Özellikle İngiltere, Mart ayında ABD tahvili alımlarını önemli ölçüde artırarak tarihinde ilk kez Çin’i geride bıraktı ve ABD’nin en büyük ikinci yabancı tahvil yatırımcısı konumuna yükseldi. Japonya ise 1,13 trilyon dolarlık portföyüyle liderliğini sürdürürken, Cayman Adaları 455 milyar dolarla dördüncü sıraya yerleşti.
Makroekonomist Luke Gromen, yaşanan bu gelişmelerin küresel finans sistemi ve ABD ekonomisi üzerindeki olası etkilerine dikkat çekti. Gromen’e göre Mart ayında yabancı yatırımcıların ABD tahvili varlıklarında toplamda 133 milyar dolarlık artış yaşandı. Bu artışın büyük kısmı İngiltere, Cayman Adaları ve Kanada kaynaklı gerçekleşirken; Çin tek başına 19 milyar dolarlık satış yaptı.
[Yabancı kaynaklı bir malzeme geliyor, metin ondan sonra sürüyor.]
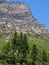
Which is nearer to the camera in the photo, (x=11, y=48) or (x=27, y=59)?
(x=27, y=59)

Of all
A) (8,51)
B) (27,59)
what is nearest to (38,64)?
(27,59)

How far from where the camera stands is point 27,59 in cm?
12500

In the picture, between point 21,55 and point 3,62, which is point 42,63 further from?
point 3,62

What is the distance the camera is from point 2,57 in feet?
412

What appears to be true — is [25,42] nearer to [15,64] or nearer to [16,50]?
[16,50]

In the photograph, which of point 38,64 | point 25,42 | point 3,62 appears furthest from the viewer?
point 25,42

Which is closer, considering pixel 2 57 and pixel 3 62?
pixel 3 62

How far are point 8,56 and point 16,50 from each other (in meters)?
6.29

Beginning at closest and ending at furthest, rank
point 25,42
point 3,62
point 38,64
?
point 3,62
point 38,64
point 25,42

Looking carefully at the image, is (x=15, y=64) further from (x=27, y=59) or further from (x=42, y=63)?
(x=42, y=63)

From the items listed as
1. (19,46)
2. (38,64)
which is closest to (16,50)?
(19,46)

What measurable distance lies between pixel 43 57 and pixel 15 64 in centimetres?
1696

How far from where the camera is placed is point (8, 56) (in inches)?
4978

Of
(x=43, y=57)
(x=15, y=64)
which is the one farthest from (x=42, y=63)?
(x=15, y=64)
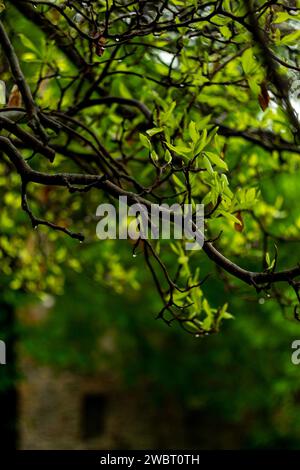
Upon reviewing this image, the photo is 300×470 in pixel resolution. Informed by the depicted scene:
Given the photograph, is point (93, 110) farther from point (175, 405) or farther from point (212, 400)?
point (175, 405)

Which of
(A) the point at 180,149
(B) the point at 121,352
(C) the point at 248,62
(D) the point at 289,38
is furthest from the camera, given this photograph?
(B) the point at 121,352

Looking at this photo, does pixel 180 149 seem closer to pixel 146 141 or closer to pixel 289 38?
pixel 146 141

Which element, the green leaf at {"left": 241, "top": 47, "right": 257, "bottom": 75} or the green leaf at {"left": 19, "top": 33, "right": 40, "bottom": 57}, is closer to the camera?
the green leaf at {"left": 241, "top": 47, "right": 257, "bottom": 75}

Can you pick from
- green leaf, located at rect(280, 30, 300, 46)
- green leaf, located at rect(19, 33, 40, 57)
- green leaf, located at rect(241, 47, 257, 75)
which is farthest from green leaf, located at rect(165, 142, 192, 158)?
green leaf, located at rect(19, 33, 40, 57)

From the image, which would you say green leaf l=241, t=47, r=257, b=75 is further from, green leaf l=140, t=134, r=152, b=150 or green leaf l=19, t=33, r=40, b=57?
green leaf l=19, t=33, r=40, b=57

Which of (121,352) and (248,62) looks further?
(121,352)

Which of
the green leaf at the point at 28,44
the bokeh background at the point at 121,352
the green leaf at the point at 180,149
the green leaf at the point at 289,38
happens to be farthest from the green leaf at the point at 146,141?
the bokeh background at the point at 121,352

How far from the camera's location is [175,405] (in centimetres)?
2011

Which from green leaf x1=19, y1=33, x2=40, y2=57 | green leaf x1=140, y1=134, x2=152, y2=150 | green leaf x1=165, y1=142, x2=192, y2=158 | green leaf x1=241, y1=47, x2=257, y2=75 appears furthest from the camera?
green leaf x1=19, y1=33, x2=40, y2=57

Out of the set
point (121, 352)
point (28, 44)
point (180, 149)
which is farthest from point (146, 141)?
point (121, 352)

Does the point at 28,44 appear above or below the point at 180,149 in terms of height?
above

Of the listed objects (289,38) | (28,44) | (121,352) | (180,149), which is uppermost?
(28,44)

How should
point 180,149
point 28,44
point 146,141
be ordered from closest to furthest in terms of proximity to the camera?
point 180,149 < point 146,141 < point 28,44

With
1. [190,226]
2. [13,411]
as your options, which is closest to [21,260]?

Portföy Değişimleri ve Küresel Yansımalar
Çin’in ABD tahvillerinden çıkışı, yalnızca ekonomik değil, aynı zamanda jeopolitik ve dış politika dinamikleriyle de ilişkilendiriliyor. Bazı analistlere göre bu adım, Çin’in ABD ile olan ilişkilerinde stratejik bir dönüşümün sinyali olabilir. Diğer yandan, İngiltere ve Cayman Adaları gibi ülkelerin alım tarafında öne çıkması, küresel varlık dağılımında yeni bir denge oluştuğunu gösteriyor.
Verilere göre, Mart ayında yabancıların elindeki toplam ABD tahvili stoku 9,05 trilyon dolara ulaşarak rekor kırdı. Bu gelişmenin, ABD’nin uzun vadeli finansman maliyetleri ve doların rezerv para statüsü üzerinde yaratacağı etkiler uluslararası piyasalarda yakından izleniyor.
ABD’nin Dış Ticareti ve Kriptoya Etkisi
Uzmanlar, ABD’ye yoğun şekilde tahvil yatırımı yapan ülkelerin, aynı anda ABD’den mal ve hizmet ithalatını artırmakta zorlanabileceğini belirtiyor. Bu durum, ABD’nin dış ticaret dengesi üzerinde yeni baskılar yaratabilir. Ayrıca bu gelişmeler, doların küresel rolü ve kripto paraların konumlandırılması açısından da karmaşık etkiler doğurabilir.
Çin’in tahvil satış kararı, uluslararası yatırımcılar ve merkez bankaları için yeni risk yönetimi stratejilerinin geliştirilmesini zorunlu hale getiriyor. ABD-Çin ilişkilerinde yaşanan bu tür varlık hareketleri, küresel finans mimarisinde olası dönüşümlerin işareti olarak yorumlanıyor.